I do not dispute the seriousness of the situation.
What I do find to be reprehensible is the “solution.” Almost certainly, the fine of more than $200K will cause the place to go under: to go bankrupt. The employees may get treatment for their exposure under Worker’s Compensation rules and insurance. The customers will get nothing. The contamination will probably not get cleaned up and the building will be unusable, probably even unable to be sold.
Eventually, it will be demolished and the rubble, and even the soil itself, will be carted away to a hazardous wastes landfill, probably at a cost of hundreds of thousands, and likely more than a million dollars.
Who will pay for that? The company will likely be bankrupt: the property will have reverted to ownership of a bank, most likely. (There is, no doubt, a mortgage on it.) Or to the county for failure to pay property taxes. Banks are good at avoiding things like this, and likely will not pay any of their own money.
Most likely, who will pay for this cleanup? Look in a mirror, and have all the people of Kilgore and its county look in a mirror. It will be taxpayers: county, State of Texas, and Federal, who get stuck with the bill.
(“But wait,” you ask, “that $214K fine will go towards that, won’t it?” No, not a dime. That goes to the Federal general fund to be spent on paying interest and fedgov worker salaries and all the rest. Maybe a tiny sliver of a penny of that fine would “offset” the hundreds of thousands of Federal taxpayers’ money stolen and used for the clean-up of this site.

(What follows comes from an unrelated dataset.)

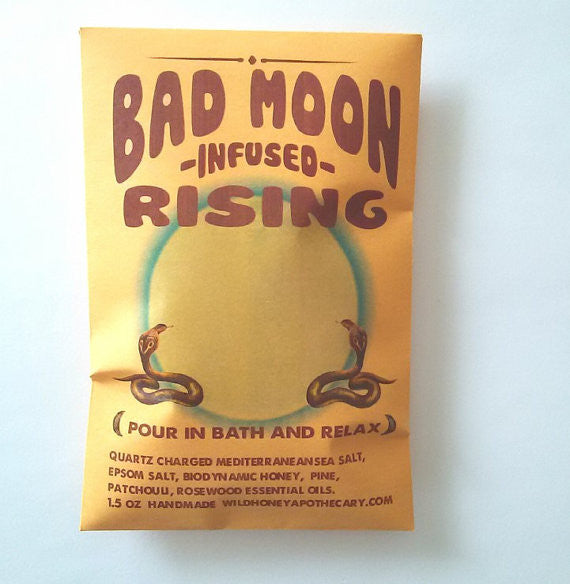 Bad Moon Rising Gem + Honey Infused Bath Salts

But that is what WE, “the people” through our elected representatives (Congress), have “decided” is the “best way” to handle a situation like this. The company (please note again) is an LLC: their liability for a mess like this is limited. Very limited. Their insurance company also is highly unlikely to even cover environmental damage like this (though they may cover medical costs of the workers – including likely the owner-employees of the LLC).
And it will take years of litigation and investigation and permitting while this building rots in the climate of that part of Texas, and potentially, lead spreads through the area. EPA and Texas CEQ will get involved of course (and probably already are), and they will extract their pound of flesh in the forms of more fines and fees and more bureaucracy, while nothing is done about the problem of the lead itself.

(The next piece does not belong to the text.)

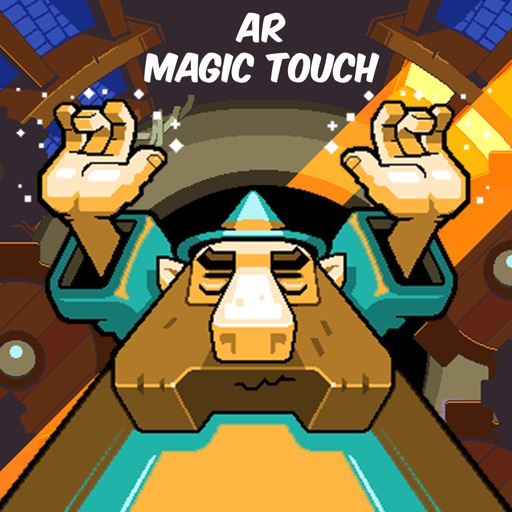 Magic Touch with AR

But those bureaucrats will ultimately take actions to get the place cleaned up and disposed of, at the expense of the taxpayers. And to the enrichment of bureaucrats and the Beltway-Bandit type companies that get the contracts for investigation and mitigation (clean-up) and removal, and testing, and all the rest. At prices marked up like so many government contracts to many times what true private enterprise could do the work for.

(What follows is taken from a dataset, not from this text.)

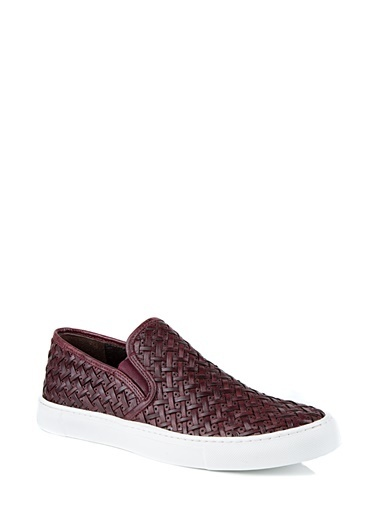 TWN Ayakkabı Bordo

Meanwhile the users of the range, which provided a valuable “public service” for which people were willing to voluntarily pay for, will get nothing. Either for their exposure or for their lack of the services provided.
Which of course, points to what could and should have been done. Such hazards and the risks associated with lead (indoors or outdoors) are well known, quantifiable, and able to be dealt with. That can in turn lead directly to what is needed to prevent such things, and could have been part of the insurance package: the liability package, that any responsible business owner has – and would have whether or not government forced them to do so. (I know, there are a lot of irresponsible owners and operators out there that don’t do what they should. That is where the market and information-sharing comes in.) And people should be held responsible, by both themselves and their customers and business partners.
Government rules and regulations have demonstrated for decades – even centuries – that they do NOT work. Indeed, the more government, the worse the situation has been. (Consider the Soviet Union, China, and eastern Europe.) It is time to try something else, isn’t it?